Over time I have come to realise that while I do need solitary periods to read, study and engage in introspection, I also crave for the company of others – a desire to interact with them, to learn from them as well as how they live and to explore whether I can make a positive difference to make their lot better.  Within a school setting, an excellent teacher doubles her/his joy if, on top of delivering an outstanding lesson, shares strategies with colleagues to help them do the same.

But individuals – as individuals – are equally important.  Individuals invented cures for cholera and smallpox, the light bulb, the steam engine and the locomotive. Marie Curie discovered radium and polonium.

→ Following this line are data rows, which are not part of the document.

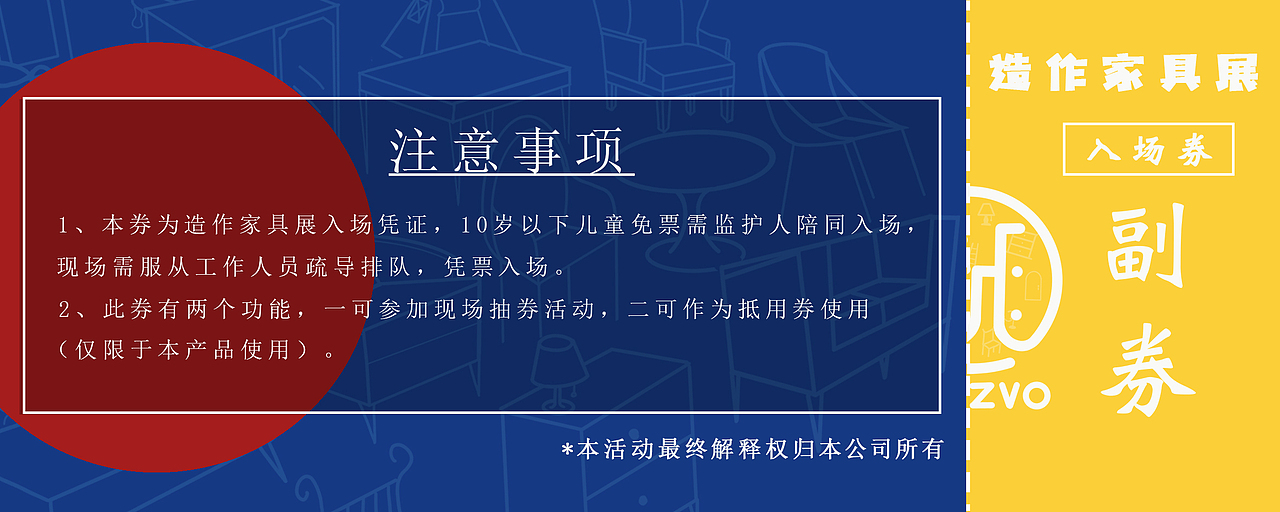 注意事项

1、本券为造作家具展入场凭证，10岁以下儿童免票需监护人陪同入场，现场需服从工作人员疏导排队，凭票入场。
2、此券有两个功能，一可参加现场抽券活动，二可作为抵用券使用（仅限于本产品使用）。

*本活动最终解释权归本公司所有

造作家具展
入场券
ZVO
副券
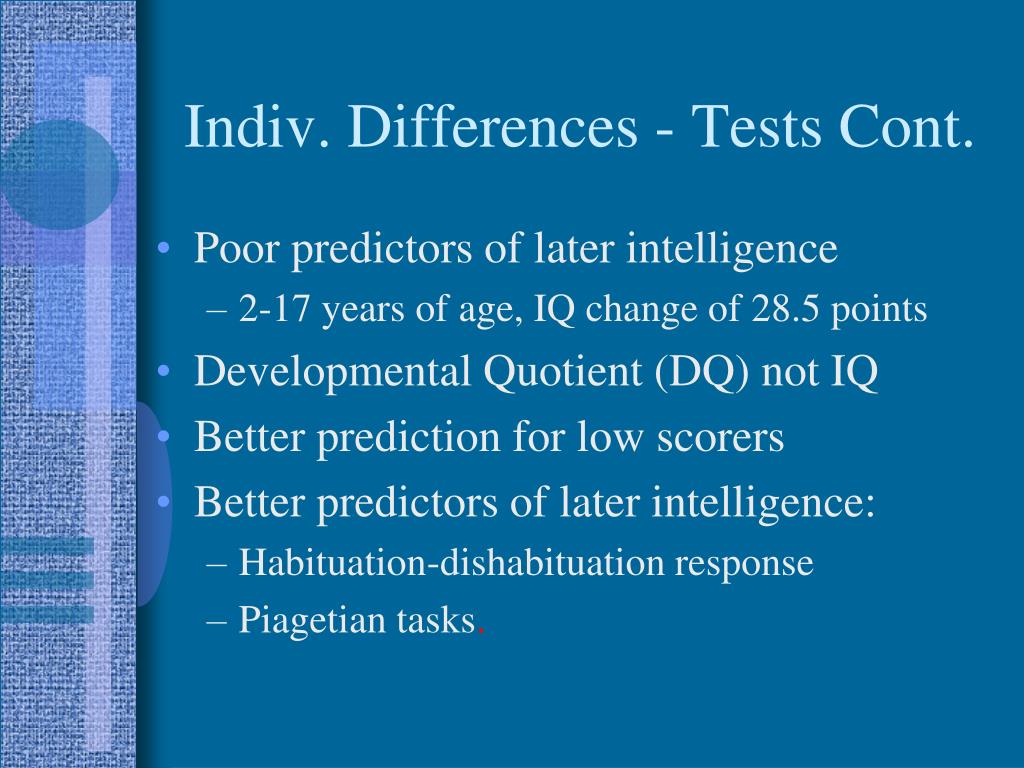 Indiv. Differences - Tests Cont.

• Poor predictors of later intelligence
– 2-17 years of age, IQ change of 28.5 points
• Developmental Quotient (DQ) not IQ
• Better prediction for low scorers
• Better predictors of later intelligence:
– Habituation-dishabituation response
– Piagetian tasks.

My third value is one where all humans have equal access to opportunities to develop and are treated fairly.     There are, of course, myriad interpretations to “fairness”.   Is it giving all their due or does it mean giving them what they need? What is a fair salary?  Should a fire-fighter’s or nurse’s work be less valued than that of a venture capitalist, a banker or a lawyer?

In the late 1960s a group of women demonstrated in Dagenham against the unfair treatment they received.  Their demonstrations spawned the Equal Pay Act 1970.   However, even though female employment has reached an all-time high in 2014 of 67.6% in the UK, on average, women continue to earn £97.00 a week less than men.  Also, only 24.5% of court judges are women. There are eight women (21.9%) out of 38 judges in the appeal court and just one – Baroness Hale – out of 12 Supreme Court justices (8.33%).  We still have a long way to go.

The lot of people with disabilities and special needs and those from ethnic minorities has improved considerably, but there is much to be done yet.

And now for the final value. Those that are at the cutting edge of developing a school – i.e. headteachers, staff and governors (in conjunction with parents and carers) – have a responsibility to operate with civility, selflessness and integrity.   Such qualities must be practised rather than preached.  It is curious that in politics, the Tories “preach” morality and their politicians are often caught in the wrong beds.  Labour adherents, on the other hand, are keen to distribute resources and wealth equitably but are often exposed for fraud.

The school funding that the governors and headteacher control, as also the school itself, is held in trust for the pupils. The unwritten rule is that it must be used in the best possible manner in the pupils’ interests.   The education we provide is to give our youngsters opportunities to flap their wings and fly high.   And what is more, all adults in a school setting must walk the talk.  If teachers wish children to be polite, they have to polite to the youngsters – first.   “Thank you” and “sorry” must trip off the tongue when needed and not sounded grudgingly.  The final watchwords – based on this value system – have to be “Do what I do.”   What is not tenable is “Do what I say.”

Before closing, I commend the poem by the founder of The Quantum Life Institute, Diana Loomans, to the reader.  It is underpinned with the values that I wish all of us can espouse.

“If I had my child to raise over again,

I’d finger paint more, and point the finger less.

I’d do less correcting and more connecting.

I’d take my eyes off my watch, and watch with my eyes.

I would care to know less, and know to care more.

I’d take more hikes and fly more kites.

I’d stop playing serious, and seriously play.

I’d run through more fields and gaze at more stars.

I’d do more hugging and less tugging.

I would be firm less often, and affirm much more.

I’d build self-esteem first, and the house later.

I’d teach less about the love of power and more about the power of love.

It matters not whether my child is big or small.

From this day forth, I’ll cherish it all.”

The ideas captured in the poem are compelling.   What can be more valuable?